Choosing your camera according to your needs

While most DSLRs and hybrid cameras will do a decent job in normal lighting conditions (daytime), choosing the right camera will become crucial if you want to try more challenging situations such as shooting sports events or shooting at night.

The sensor: size and dynamic range

A number of factors are important when it comes to your sensor, but the two most important when it comes to exposure are undoubtedly sensor size and dynamic range. Quite simply, the larger the sensor, the greater the overall quantity of light (= number of photons) it receives.
This physical reality of your sensor will result in better image quality, especially in low light, meaning less digital noise and better dynamic range:

• Noise is linked to the sensor’s ability to capture light without creating visual artifacts: it is therefore particularly noticeable in low light (night photography, indoor scenes, or artificial light) and when you have to use high ISO sensitivity. A full-frame sensor will in this case give you a significant advantage over an APS-C sensor. This is one of the reasons why wedding photographers “must” work with full-frame cameras – these cameras allow for working in difficult lighting situations, such as in a church or in the evening at the reception venue. For example, you will have much less noise at 3200 ISO with a full-frame sensor than with an APS-C.
• Dynamic range is the sensor’s ability to record details in both the dark and very bright areas of a scene. The greater the dynamic range, the more you will be able, in a single photo, to have nuances (information) in deep blacks and highlights. Dynamic range is one of the most important aspects of the sensor as it allows you to “recover” details in your images during post-production, for example in the sky which is often overexposed compared to the rest of the scene, or in shaded areas. Again, a large sensor will give you a big advantage. For reference, professional photographers often talk in stops or “IL” or “EV” when referring to dynamic range.

Pro tip: for me, dynamic range is one of the most important aspects when buying a new camera body. The ideal is at least 14 EV, which means the camera can record details across 14 different exposure levels, from the brightest area (just before saturation) to the darkest area (just before it becomes pure black).

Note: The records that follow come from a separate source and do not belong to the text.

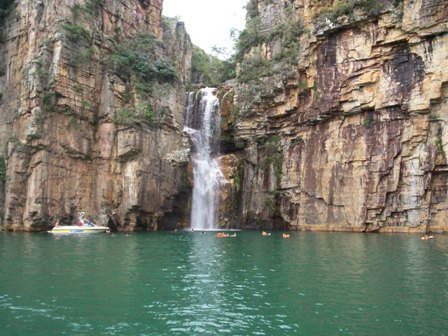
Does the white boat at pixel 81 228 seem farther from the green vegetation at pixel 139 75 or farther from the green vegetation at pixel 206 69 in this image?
the green vegetation at pixel 206 69

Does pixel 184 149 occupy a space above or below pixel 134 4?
below

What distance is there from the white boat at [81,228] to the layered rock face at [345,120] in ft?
43.2

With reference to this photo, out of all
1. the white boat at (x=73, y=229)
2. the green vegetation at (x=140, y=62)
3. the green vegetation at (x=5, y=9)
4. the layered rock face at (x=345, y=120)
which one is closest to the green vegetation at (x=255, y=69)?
the layered rock face at (x=345, y=120)

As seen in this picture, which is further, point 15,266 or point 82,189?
point 82,189

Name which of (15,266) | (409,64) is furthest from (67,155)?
(409,64)

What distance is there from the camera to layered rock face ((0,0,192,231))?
37094 mm

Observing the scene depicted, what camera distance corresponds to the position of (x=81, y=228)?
35688 mm

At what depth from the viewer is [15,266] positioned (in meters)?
18.0

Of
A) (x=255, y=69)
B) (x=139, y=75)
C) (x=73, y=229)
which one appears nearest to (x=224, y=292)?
(x=73, y=229)

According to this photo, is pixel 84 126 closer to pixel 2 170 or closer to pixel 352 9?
pixel 2 170

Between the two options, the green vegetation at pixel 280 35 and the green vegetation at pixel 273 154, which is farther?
the green vegetation at pixel 273 154

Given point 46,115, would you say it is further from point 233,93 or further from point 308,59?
point 308,59

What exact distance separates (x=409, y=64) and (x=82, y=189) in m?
28.0

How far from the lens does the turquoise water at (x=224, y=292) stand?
34.6 feet
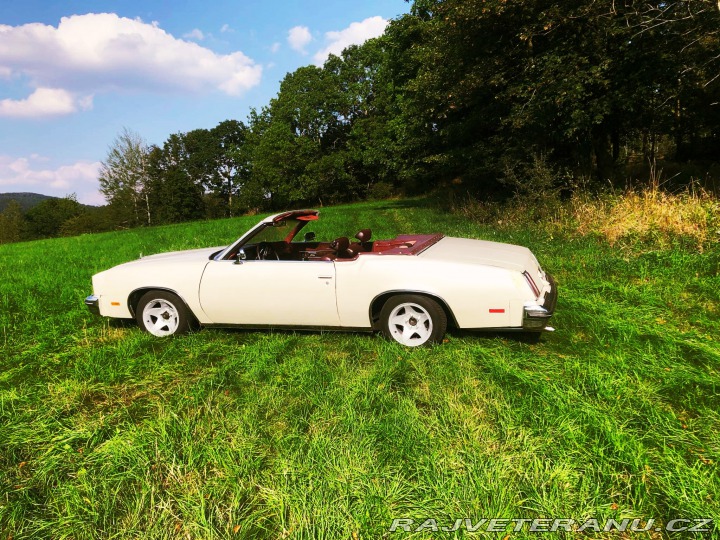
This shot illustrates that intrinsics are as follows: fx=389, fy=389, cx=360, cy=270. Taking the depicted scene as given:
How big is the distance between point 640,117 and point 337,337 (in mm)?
15384

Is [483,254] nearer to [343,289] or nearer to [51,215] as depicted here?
[343,289]

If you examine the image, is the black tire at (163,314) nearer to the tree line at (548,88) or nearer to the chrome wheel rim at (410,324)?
the chrome wheel rim at (410,324)

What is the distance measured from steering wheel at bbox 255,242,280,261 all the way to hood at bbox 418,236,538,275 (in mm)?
1719

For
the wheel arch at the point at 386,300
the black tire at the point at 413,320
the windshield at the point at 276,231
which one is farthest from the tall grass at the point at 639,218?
the windshield at the point at 276,231

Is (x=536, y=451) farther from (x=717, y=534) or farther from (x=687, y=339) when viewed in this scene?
(x=687, y=339)

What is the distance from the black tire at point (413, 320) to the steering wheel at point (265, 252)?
1.51m

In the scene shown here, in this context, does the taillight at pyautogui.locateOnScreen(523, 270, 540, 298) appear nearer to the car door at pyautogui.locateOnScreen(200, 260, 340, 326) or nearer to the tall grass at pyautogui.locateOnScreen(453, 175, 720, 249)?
the car door at pyautogui.locateOnScreen(200, 260, 340, 326)

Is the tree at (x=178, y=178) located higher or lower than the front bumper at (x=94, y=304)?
higher

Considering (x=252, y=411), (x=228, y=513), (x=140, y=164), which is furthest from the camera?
(x=140, y=164)

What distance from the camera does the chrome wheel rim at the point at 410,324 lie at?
3.58 m

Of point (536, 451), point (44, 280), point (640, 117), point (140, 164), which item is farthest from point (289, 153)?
point (536, 451)

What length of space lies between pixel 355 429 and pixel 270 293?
6.02ft

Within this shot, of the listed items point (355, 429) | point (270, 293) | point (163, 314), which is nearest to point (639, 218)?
point (270, 293)

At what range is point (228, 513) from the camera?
184 cm
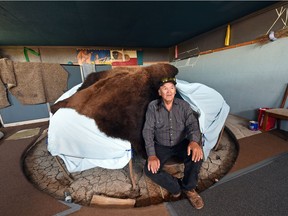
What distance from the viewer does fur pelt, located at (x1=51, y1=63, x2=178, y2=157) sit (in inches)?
48.7

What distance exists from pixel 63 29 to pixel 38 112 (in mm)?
1876

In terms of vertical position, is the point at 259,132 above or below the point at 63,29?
below

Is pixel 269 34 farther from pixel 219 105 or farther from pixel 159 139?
pixel 159 139

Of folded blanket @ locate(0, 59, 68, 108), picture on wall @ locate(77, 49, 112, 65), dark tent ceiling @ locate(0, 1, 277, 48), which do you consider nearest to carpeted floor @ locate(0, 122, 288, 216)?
folded blanket @ locate(0, 59, 68, 108)

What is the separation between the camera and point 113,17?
2.42m

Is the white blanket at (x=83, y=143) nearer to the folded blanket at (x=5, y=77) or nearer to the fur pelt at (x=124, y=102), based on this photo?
the fur pelt at (x=124, y=102)

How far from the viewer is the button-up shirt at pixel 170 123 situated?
4.01 ft

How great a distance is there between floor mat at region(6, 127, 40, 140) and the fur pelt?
1636mm

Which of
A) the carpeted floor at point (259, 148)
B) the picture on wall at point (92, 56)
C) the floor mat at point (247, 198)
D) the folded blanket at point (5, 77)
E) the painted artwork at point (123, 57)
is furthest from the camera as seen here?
the painted artwork at point (123, 57)

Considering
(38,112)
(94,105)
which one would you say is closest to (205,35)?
(94,105)

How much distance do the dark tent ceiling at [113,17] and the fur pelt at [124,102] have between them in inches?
50.6

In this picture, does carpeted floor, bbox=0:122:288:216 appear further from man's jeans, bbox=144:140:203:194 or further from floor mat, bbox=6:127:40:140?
floor mat, bbox=6:127:40:140

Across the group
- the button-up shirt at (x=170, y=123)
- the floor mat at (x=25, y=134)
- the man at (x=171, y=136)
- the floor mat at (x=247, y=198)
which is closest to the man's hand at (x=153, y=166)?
the man at (x=171, y=136)

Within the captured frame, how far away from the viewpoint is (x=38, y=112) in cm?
314
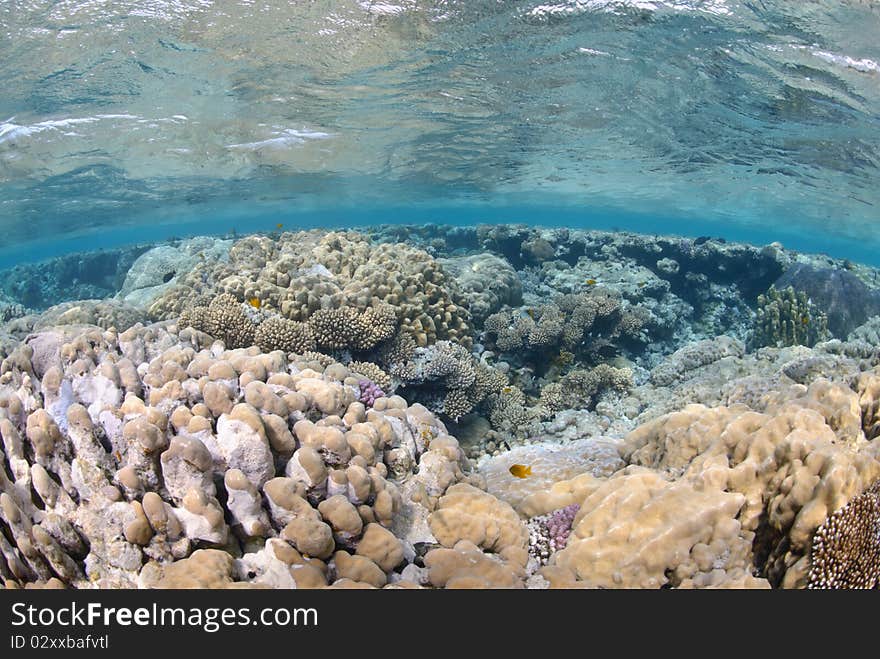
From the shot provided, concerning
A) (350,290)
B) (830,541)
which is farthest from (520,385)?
(830,541)

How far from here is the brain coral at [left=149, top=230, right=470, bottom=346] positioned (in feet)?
24.0

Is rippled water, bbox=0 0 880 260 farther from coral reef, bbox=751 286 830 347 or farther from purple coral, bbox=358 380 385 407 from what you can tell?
purple coral, bbox=358 380 385 407

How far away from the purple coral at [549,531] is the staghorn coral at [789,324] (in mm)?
10804

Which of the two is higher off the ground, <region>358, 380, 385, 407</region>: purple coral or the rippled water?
the rippled water

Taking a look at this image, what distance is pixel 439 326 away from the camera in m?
8.63

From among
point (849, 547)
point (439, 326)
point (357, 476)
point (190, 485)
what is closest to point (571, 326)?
point (439, 326)

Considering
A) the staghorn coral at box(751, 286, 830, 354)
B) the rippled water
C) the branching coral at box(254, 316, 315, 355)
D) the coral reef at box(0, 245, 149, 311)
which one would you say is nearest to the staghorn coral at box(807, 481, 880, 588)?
the branching coral at box(254, 316, 315, 355)

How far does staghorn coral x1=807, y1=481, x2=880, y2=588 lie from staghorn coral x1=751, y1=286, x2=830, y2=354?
34.8ft

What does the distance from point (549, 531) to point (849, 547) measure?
1.84 m

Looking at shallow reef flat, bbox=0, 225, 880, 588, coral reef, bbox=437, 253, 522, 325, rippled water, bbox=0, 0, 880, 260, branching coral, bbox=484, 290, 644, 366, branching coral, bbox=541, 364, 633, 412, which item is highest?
rippled water, bbox=0, 0, 880, 260

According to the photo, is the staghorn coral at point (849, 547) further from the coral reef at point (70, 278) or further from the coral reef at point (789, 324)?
the coral reef at point (70, 278)

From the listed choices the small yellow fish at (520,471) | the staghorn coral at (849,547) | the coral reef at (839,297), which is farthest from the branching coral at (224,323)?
the coral reef at (839,297)
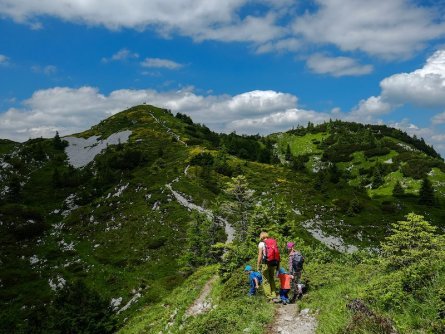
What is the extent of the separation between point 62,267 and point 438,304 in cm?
5910

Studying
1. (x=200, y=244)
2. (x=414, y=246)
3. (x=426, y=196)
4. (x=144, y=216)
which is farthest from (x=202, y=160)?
(x=414, y=246)

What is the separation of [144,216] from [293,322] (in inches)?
2472

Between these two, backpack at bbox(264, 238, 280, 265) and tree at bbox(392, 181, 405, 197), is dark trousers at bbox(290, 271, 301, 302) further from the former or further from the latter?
tree at bbox(392, 181, 405, 197)

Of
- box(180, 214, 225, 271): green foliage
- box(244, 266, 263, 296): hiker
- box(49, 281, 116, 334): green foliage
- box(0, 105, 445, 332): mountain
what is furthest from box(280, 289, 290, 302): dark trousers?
box(180, 214, 225, 271): green foliage

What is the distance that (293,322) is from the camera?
12.4 metres

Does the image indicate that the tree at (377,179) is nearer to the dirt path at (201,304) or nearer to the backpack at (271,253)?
the dirt path at (201,304)

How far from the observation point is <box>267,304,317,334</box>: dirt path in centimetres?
1162

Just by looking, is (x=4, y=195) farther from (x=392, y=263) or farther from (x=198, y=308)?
(x=392, y=263)

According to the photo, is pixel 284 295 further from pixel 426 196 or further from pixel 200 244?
pixel 426 196

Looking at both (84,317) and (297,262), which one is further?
(84,317)

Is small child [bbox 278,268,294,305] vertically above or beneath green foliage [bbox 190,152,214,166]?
beneath

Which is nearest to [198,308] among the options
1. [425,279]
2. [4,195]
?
[425,279]

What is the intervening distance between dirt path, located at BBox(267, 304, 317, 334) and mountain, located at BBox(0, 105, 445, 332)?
16.8ft

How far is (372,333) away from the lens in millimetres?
8688
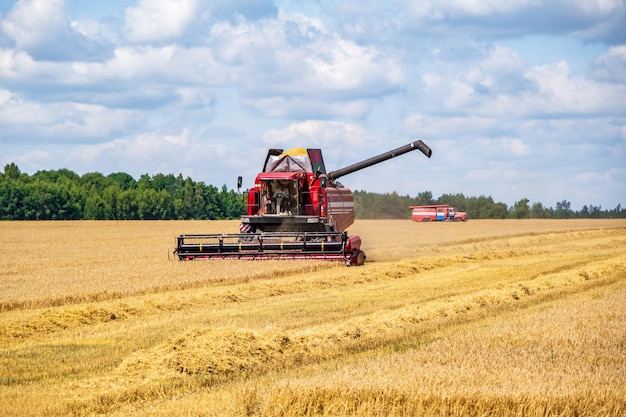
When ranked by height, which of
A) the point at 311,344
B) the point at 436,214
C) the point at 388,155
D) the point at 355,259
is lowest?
the point at 311,344

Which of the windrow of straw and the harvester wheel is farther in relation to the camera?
the harvester wheel

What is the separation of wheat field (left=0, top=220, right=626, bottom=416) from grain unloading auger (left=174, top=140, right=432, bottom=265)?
0.71 metres

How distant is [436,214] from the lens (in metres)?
75.4

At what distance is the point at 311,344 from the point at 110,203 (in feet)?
279

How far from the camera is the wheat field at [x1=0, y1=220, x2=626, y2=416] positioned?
6730 mm

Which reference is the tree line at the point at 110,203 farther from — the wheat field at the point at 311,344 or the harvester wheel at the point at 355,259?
the wheat field at the point at 311,344

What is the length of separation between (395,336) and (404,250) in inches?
785

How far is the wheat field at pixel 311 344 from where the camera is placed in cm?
673

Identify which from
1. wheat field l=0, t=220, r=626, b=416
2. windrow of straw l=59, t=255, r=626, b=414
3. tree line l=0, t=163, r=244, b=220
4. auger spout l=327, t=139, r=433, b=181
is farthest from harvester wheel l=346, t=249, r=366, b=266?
tree line l=0, t=163, r=244, b=220

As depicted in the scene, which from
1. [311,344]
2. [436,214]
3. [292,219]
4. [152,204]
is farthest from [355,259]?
[152,204]

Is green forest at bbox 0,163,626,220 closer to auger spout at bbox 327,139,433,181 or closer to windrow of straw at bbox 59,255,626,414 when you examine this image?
auger spout at bbox 327,139,433,181

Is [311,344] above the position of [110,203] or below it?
below

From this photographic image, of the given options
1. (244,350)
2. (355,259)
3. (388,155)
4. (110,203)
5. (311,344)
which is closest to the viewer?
(244,350)

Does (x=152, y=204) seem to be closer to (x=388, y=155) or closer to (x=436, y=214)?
(x=436, y=214)
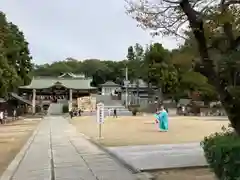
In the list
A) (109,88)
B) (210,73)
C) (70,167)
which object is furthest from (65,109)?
(210,73)

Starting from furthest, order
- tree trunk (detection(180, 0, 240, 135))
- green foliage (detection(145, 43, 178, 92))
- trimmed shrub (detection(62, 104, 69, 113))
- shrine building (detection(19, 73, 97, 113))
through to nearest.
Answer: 1. shrine building (detection(19, 73, 97, 113))
2. trimmed shrub (detection(62, 104, 69, 113))
3. green foliage (detection(145, 43, 178, 92))
4. tree trunk (detection(180, 0, 240, 135))

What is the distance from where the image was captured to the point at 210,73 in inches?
254

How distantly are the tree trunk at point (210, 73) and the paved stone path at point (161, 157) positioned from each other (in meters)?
3.16

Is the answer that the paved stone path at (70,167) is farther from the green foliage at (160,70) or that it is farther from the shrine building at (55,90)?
the shrine building at (55,90)

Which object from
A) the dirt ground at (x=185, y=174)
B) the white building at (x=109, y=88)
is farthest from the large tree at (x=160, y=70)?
the dirt ground at (x=185, y=174)

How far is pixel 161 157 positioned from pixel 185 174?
2630 millimetres

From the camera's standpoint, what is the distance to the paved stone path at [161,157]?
956 cm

The darkest area can be up to 16,384 times less bright than the brightest (2 to the power of 14 = 16,384). If you are starting photography, I would recommend at least twelve EV, which most DSLRs and mirrorless cameras on the market offer. The camera is certainly a bit less sensitive than a pro camera, but you will still have the ability to get data for shadow areas that are 4096 times darker than the brightest areas of the image. Yes, between twelve and fourteen EV the difference is quite huge, due to the multiplication factor. Below twelve EV, noise really starts to become very present.

Mechanical vs electronic shutter

The type of shutter is only really important if you want to shoot with a slow shutter speed (1/50s or below).
A mechanical shutter as found in a digital SLR creates vibrations when triggered, which can cause motion blur. When triggered, the shutter curtains will quickly go down and up, which combined with the movement of the mirror will make your camera shake. For example, if you photograph a waterfall with an exposure of several seconds, triggering the shutter may create micro-vibrations that take a few tenths of a second (up to a second) to dissipate and thus may affect the sharpness of your photo.

Electronic shutters avoid these vibrations and are generally superior to mechanical shutters. They can, in some cases, create rolling shutter artifacts.